Illustration for Excel BI - Excel Challenge 638

Challenge Description

🔰 Given are Day of week names in 3 languages. For each language, extract minimum characters from left to make the abbreviations unique. For ex - In English week names, you would need to extract minimum 2 characters from left to make abbreviations unique. If you extract only 1 character, then Sunday and Saturday will be S and Tuesday and Thursday will be T. Hence, these abbreviations will not be unique. If you extract 2 characters then Su, Mo, Tu, We, Th, Fr and Sa which are unique.

Solutions

library(tidyverse)
library(readxl)

path = "Excel/638 Days of the Week Abbreviation.xlsx"
input = read_excel(path, range = "A2:C9")
test  = read_excel(path, range = "D2:F9")

abbreviate = function(column) {
  for (i in seq_len(nchar(column[1]))) {
    abbrs = substr(column, 1, i)
    if (length(unique(abbrs)) == length(column)) {
      return(abbrs)
    }
  }
}

result = input %>%
  mutate(across(everything(), ~ abbreviate(.)))
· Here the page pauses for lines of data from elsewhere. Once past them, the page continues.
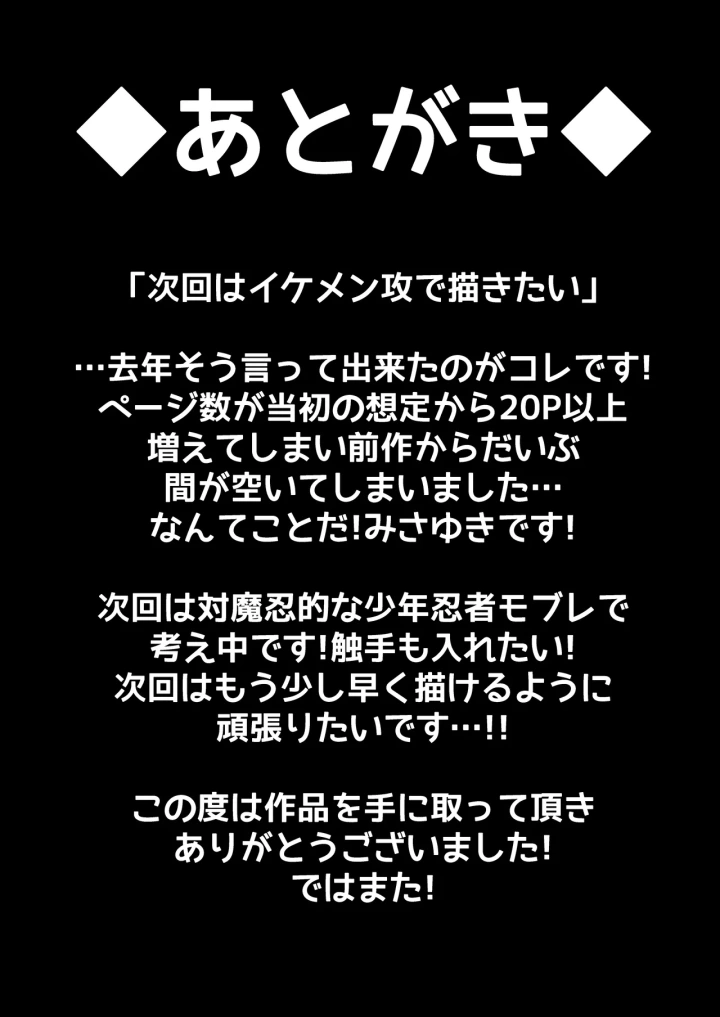 ◆あとがき◆

「次回はイケメン攻で描きたい」

…去年そう言って出来たのがコレです!
ページ数が当初の想定から20P以上
増えてしまい前作からだいぶ
間が空いてしまいました…
なんてことだ!みさゆきです!

次回は対魔忍的な少年忍者モブレで
考え中です!触手も入れたい!
次回はもう少し早く描けるように
頑張りたいです…!!

この度は作品を手に取って頂き
ありがとうございました!
ではまた!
all.equal(result, test, check.attributes = FALSE)
#> [1] TRUE
  • Logic: Read the workbook ranges needed for the challenge; Derive the required intermediate columns; Iterate through the sequence until the rule is satisfied.
  • Strengths: The algorithm is explicit about the sequence rule, so the control flow is easy to validate against the prompt.
  • Areas for Improvement: The solution assumes the workbook layout and selected ranges remain stable, so any structural change in the sheet would require small adjustments.
  • Gem: The non-obvious part is the local rule inside the loop, because that rule determines the whole output.
import pandas as pd

path = "638 Days of the Week Abbreviation.xlsx"
input = pd.read_excel(path, usecols="A:C", skiprows=1, nrows=8)
test = pd.read_excel(path, usecols="D:F", skiprows=1, nrows=8).rename(columns=lambda x: x.split('.')[0])

result = input.apply(lambda col: next(col.str[:i] for i in range(1, len(col[0]) + 1) if len(col.str[:i].unique()) == len(col)))

print(result.equals(test)) # True

The Python version keeps the algorithm explicit, which helps when the challenge depends on a greedy or iterative rule.

Difficulty Level

Medium / Hard

The challenge relies on a non-obvious iterative rule rather than a single straight aggregation.